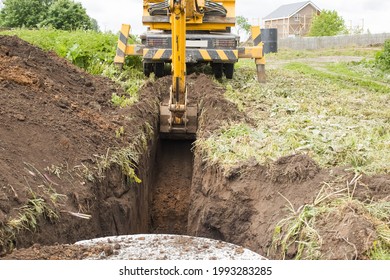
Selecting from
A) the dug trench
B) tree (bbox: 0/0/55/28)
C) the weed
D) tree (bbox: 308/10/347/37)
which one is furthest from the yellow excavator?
tree (bbox: 308/10/347/37)

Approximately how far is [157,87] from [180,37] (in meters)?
2.90

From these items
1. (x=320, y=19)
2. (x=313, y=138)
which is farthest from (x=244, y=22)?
(x=313, y=138)

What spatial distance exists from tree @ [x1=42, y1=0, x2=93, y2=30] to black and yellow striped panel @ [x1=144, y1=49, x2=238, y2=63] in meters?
17.8

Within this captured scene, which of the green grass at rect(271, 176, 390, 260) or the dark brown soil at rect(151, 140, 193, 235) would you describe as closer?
the green grass at rect(271, 176, 390, 260)

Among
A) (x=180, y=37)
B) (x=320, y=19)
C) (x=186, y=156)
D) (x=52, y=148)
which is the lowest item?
(x=186, y=156)

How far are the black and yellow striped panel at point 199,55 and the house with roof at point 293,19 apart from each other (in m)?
Result: 54.1

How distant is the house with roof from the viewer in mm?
67375

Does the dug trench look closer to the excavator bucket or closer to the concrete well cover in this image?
the excavator bucket

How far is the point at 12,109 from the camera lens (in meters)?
7.20

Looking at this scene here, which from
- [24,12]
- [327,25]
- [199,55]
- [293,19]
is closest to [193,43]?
[199,55]

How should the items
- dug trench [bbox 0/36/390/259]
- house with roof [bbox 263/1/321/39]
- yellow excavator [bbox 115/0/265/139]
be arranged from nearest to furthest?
dug trench [bbox 0/36/390/259] → yellow excavator [bbox 115/0/265/139] → house with roof [bbox 263/1/321/39]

★ ★ ★ ★

Required task: Format all of the data above as a JSON list of strings with one string per line, omitting blank lines. Leave the pictures out of the answer.

Right answer:
[
  "Selecting from",
  "A) the dug trench",
  "B) tree (bbox: 0/0/55/28)",
  "C) the weed",
  "D) tree (bbox: 308/10/347/37)",
  "which one is furthest from the yellow excavator?",
  "tree (bbox: 308/10/347/37)",
  "Approximately how far is [157,87] from [180,37] (in meters)?",
  "2.90",
  "From these items",
  "1. (x=320, y=19)",
  "2. (x=313, y=138)",
  "which is farthest from (x=244, y=22)?",
  "(x=313, y=138)",
  "What spatial distance exists from tree @ [x1=42, y1=0, x2=93, y2=30] to black and yellow striped panel @ [x1=144, y1=49, x2=238, y2=63] in meters?",
  "17.8",
  "Within this captured scene, which of the green grass at rect(271, 176, 390, 260) or the dark brown soil at rect(151, 140, 193, 235) would you describe as closer?",
  "the green grass at rect(271, 176, 390, 260)",
  "Among",
  "A) (x=180, y=37)",
  "B) (x=320, y=19)",
  "C) (x=186, y=156)",
  "D) (x=52, y=148)",
  "which is the lowest item?",
  "(x=186, y=156)",
  "How far are the black and yellow striped panel at point 199,55 and the house with roof at point 293,19 apart from each other (in m)?",
  "Result: 54.1",
  "How distant is the house with roof from the viewer in mm?",
  "67375",
  "Does the dug trench look closer to the excavator bucket or closer to the concrete well cover in this image?",
  "the excavator bucket",
  "How far is the point at 12,109 from the camera lens (in meters)?",
  "7.20",
  "Looking at this scene here, which from",
  "- [24,12]",
  "- [327,25]",
  "- [199,55]",
  "- [293,19]",
  "is closest to [193,43]?",
  "[199,55]",
  "How should the items",
  "- dug trench [bbox 0/36/390/259]",
  "- house with roof [bbox 263/1/321/39]",
  "- yellow excavator [bbox 115/0/265/139]",
  "be arranged from nearest to furthest?",
  "dug trench [bbox 0/36/390/259] → yellow excavator [bbox 115/0/265/139] → house with roof [bbox 263/1/321/39]"
]